That’s how our CEO flipped burgers at a local Five Guys. I, meanwhile, joined the team at the restaurant/pub chain The Greene Turtle as a bartender and server. I was curious to see if I still had what it takes to keep up with the fast-paced world of restaurant work, and how my experience as a technology executive might help me rise to that challenge.
Instead, I found it was the other way around: Over the course of my shift, I learned exactly how being an hourly worker and waitress prepared me to be a successful product manager and company leader. Here are four key lessons every executive can learn from hourly work and take back to his or her corner office.
1. Get into your customer’s head — and shoes.
I walked into The Greene Turtle a little intimidated by what looked like a pretty packed house, only to learn from my new co-workers that this was nothing compared to when sports events are on. During my shift, I experienced what motivates, frustrates and inspires our core customer, the hourly worker.
My favorite part was getting to connect with each employee and learn about who they were — a full-time student working to complete his business degree, and a mother working to support her 5-year-old daughter. Through their stories, I was able to see firsthand how these people approached their hourly job, what they got from the experience and how they handled challenges. This learning reinforced my own day-to-day mission: to create seamless technology that puts people into the right-fit positions so they can maximize their potential and lead more fulfilling lives.
I spend a lot of time thinking about the needs and behaviors of our customers — the hourly workers and employers who use our software and online platforms. But I rarely have the chance to live their experience, and I was reminded just how important this kind of regular connection is with our customers.
2. Hospitality is important in all aspects of business.
While the “hospitality” industry is a clearly defined sector, my shift at The Greene Turtle illustrated how hospitality underlines all industries. The staff were generous with their time and expertise, training and guiding me through every step of my hourly shift. Even as the line at the bar stretched longer and the customers’ demands grew louder, my crew helped keep me calm under the pressure.
This particular team had a strong rapport with one another, and their warm, welcoming attitude radiated in their interactions both with each other and with their customers — even the demanding ones.
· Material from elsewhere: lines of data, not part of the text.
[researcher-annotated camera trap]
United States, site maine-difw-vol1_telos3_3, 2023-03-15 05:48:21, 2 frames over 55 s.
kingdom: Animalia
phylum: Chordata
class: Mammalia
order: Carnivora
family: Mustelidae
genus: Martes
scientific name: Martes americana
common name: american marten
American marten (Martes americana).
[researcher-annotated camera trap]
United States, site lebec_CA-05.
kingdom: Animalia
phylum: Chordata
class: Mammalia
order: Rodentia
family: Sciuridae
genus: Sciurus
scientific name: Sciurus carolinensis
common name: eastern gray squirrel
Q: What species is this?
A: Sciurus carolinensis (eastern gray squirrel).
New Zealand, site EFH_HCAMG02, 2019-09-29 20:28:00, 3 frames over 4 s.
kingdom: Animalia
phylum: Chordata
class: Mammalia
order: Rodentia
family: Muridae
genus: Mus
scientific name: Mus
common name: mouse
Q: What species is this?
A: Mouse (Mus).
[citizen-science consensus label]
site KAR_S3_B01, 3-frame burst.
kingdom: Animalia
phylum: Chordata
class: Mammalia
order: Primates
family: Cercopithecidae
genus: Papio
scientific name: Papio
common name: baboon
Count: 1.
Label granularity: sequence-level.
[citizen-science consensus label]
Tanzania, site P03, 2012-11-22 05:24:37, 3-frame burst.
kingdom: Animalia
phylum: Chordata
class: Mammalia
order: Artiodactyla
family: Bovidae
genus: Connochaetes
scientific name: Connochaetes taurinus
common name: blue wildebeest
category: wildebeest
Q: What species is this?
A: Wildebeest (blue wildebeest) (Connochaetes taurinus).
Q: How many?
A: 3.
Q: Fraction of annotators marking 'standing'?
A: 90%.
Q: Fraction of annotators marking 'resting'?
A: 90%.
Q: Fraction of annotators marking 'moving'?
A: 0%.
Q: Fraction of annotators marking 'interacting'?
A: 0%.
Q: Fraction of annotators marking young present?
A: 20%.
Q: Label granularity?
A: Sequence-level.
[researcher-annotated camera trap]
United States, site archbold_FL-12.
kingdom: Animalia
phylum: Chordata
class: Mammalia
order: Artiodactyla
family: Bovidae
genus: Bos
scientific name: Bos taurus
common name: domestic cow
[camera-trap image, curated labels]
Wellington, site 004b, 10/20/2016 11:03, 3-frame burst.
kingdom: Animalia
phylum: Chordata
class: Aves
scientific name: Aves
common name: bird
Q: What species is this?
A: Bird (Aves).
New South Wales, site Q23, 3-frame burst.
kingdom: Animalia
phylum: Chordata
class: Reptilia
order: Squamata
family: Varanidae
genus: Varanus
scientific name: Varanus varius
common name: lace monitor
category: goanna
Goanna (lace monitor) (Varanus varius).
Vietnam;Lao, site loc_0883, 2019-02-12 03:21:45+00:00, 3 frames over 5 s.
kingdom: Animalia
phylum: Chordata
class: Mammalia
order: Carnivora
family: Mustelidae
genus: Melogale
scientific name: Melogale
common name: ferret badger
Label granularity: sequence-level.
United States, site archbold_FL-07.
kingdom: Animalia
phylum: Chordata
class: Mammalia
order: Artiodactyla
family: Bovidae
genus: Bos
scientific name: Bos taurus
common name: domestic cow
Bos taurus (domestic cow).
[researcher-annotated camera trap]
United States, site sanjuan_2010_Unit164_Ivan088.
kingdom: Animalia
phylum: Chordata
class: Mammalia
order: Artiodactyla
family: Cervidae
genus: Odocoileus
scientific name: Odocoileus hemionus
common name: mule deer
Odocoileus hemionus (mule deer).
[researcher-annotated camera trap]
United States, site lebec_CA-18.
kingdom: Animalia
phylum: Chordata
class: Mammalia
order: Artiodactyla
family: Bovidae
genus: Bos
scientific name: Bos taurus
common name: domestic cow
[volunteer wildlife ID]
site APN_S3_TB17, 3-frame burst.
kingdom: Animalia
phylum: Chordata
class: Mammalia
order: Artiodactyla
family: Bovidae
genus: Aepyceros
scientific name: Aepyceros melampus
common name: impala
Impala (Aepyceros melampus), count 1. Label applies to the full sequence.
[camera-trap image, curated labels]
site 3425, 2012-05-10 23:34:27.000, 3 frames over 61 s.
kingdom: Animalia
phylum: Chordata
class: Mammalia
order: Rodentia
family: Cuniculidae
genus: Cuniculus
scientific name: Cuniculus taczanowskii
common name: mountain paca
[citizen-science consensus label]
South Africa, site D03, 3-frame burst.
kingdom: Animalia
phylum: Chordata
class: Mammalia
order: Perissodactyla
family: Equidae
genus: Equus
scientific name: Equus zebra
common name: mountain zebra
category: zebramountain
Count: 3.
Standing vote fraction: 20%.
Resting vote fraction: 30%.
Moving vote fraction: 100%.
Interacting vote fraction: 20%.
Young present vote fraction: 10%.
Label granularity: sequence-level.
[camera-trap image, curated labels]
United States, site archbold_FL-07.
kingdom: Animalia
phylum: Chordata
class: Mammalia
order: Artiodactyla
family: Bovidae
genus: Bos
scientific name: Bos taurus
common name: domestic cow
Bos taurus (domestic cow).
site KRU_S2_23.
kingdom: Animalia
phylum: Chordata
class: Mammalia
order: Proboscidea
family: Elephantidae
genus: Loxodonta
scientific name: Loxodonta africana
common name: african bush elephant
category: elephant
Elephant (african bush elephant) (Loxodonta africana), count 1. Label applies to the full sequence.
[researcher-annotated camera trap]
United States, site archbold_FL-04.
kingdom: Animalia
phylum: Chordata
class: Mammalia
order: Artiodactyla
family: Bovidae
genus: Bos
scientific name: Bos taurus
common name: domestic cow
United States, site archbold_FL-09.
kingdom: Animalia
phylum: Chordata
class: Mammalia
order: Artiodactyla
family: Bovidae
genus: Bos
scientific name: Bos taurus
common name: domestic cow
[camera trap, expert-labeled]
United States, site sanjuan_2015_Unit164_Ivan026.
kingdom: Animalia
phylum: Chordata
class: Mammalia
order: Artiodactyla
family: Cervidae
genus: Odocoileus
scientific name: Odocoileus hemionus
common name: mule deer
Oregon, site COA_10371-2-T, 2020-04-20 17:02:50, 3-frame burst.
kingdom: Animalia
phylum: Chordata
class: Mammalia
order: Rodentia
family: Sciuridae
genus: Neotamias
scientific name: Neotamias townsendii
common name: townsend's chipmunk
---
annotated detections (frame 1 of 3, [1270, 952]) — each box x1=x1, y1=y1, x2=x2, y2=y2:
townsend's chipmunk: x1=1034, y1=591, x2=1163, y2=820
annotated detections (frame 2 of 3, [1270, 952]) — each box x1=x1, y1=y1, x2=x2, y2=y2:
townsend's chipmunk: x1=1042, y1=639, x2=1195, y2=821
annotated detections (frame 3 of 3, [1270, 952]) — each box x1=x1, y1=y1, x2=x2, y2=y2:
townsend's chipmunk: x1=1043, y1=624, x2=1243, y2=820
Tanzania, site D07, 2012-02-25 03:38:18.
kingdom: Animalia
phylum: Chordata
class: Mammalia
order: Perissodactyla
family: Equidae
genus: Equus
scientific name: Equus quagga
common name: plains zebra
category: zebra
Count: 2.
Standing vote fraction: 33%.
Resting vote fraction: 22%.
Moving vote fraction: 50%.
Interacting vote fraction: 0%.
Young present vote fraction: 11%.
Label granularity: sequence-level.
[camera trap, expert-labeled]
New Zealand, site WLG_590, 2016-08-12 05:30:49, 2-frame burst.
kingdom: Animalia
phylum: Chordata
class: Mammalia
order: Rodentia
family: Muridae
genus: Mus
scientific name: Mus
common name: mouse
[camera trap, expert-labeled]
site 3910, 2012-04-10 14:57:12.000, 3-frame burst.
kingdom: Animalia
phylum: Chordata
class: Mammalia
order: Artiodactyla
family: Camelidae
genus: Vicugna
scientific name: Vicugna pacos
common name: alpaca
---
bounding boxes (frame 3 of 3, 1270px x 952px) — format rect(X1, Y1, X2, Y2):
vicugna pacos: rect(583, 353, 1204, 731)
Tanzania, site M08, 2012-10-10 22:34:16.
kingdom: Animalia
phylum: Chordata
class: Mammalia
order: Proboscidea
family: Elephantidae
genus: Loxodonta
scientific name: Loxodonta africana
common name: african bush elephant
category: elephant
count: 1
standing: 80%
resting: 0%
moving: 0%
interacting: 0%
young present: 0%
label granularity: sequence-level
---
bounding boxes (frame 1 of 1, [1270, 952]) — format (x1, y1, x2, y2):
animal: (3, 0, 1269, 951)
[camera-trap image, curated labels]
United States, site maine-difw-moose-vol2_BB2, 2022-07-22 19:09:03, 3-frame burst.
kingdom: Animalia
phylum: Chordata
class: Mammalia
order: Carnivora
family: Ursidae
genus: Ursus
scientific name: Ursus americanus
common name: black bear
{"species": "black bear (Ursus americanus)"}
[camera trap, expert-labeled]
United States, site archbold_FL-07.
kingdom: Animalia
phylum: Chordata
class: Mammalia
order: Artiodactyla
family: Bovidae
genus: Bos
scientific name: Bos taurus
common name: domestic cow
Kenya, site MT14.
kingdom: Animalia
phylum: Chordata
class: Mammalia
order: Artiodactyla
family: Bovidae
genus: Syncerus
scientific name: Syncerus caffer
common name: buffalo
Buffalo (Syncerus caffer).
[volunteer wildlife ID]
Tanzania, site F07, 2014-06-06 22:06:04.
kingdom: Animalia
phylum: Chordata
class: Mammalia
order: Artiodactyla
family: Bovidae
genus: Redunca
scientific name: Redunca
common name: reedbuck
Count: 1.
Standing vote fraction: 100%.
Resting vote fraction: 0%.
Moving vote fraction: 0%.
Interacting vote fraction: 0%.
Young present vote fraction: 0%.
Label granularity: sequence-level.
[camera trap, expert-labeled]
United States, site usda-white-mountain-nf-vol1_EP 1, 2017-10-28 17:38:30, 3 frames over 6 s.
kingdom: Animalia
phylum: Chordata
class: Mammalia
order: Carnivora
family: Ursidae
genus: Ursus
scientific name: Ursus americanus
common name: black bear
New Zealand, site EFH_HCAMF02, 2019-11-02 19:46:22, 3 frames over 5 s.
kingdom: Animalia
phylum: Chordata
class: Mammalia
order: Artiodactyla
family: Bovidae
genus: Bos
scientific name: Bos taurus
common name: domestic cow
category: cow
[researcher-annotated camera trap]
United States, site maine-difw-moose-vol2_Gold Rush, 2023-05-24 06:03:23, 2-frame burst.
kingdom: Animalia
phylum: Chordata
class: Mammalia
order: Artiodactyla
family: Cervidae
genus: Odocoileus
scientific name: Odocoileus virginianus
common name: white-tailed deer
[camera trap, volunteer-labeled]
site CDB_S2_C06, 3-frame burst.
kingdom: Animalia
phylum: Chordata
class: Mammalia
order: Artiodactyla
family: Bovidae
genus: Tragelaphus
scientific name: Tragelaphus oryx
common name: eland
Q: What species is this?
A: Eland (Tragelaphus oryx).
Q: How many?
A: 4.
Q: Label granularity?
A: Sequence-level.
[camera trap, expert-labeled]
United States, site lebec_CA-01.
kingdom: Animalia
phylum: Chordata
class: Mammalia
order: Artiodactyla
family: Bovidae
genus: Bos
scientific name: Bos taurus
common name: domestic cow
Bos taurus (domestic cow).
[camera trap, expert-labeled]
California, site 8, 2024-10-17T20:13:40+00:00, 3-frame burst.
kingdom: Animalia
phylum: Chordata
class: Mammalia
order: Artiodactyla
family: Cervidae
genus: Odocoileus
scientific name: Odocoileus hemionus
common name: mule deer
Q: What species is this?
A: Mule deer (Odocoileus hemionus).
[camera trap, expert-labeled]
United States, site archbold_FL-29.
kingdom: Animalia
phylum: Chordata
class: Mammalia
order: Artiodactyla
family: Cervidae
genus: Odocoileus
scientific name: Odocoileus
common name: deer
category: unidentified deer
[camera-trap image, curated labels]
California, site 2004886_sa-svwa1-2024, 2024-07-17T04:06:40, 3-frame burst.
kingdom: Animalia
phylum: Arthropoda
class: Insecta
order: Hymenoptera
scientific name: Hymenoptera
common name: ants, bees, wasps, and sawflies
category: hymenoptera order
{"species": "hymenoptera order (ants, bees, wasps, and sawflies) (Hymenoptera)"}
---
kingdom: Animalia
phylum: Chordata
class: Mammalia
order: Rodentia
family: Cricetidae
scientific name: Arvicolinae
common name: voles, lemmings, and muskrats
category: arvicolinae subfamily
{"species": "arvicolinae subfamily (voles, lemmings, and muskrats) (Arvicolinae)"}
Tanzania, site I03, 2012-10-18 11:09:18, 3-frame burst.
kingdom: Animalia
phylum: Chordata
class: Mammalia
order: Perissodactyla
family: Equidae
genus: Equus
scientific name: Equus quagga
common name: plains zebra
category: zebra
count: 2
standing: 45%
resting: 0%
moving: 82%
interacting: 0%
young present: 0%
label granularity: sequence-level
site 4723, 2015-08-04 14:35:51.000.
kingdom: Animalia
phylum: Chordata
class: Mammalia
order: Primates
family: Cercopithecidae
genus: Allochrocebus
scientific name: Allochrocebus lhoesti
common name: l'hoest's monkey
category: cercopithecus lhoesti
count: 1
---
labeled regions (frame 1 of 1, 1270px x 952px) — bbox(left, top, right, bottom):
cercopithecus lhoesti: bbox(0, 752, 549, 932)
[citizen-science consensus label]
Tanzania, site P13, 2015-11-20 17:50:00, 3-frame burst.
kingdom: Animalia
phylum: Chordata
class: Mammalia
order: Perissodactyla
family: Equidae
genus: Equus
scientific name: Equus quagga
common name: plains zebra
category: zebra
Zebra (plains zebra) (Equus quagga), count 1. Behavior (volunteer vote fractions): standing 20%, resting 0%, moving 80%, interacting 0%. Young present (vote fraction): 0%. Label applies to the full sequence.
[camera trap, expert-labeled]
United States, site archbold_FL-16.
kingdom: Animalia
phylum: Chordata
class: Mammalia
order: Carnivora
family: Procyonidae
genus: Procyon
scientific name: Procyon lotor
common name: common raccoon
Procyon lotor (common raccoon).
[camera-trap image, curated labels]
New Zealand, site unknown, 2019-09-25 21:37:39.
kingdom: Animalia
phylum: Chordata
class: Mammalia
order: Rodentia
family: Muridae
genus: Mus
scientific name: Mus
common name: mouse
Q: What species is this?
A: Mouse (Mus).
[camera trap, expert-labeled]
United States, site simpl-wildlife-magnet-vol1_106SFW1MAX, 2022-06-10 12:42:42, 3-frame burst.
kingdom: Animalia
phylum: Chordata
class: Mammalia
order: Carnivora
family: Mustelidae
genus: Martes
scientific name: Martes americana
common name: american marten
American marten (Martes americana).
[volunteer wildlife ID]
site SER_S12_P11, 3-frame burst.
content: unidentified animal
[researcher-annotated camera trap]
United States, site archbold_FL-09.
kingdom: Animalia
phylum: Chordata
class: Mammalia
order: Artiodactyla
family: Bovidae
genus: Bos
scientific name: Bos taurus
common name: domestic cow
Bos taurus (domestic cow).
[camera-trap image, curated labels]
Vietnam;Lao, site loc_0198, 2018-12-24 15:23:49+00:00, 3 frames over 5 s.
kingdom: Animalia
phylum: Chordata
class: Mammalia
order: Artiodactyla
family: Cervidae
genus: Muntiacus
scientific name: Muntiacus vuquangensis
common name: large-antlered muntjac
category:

Every minute, each team member skillfully observed the restaurant to see if a customer or fellow worker might need special attention — a top hospitality sector skill which optimizes the dining experience for customers, creates a safer environment for workers and vastly improves efficiency.
The conscientious care that The Greene Turtle staff brought to their jobs was incredibly valuable — and transferable — to any sector and across business settings. I returned to my office the next day vowing to bring that same focus on hospitality into my own workplace. Do my product team members have everything they need to succeed? Am I doing everything I can to show my appreciation for my employees, both individually and as a team? Do I offer enough personal training and guidance?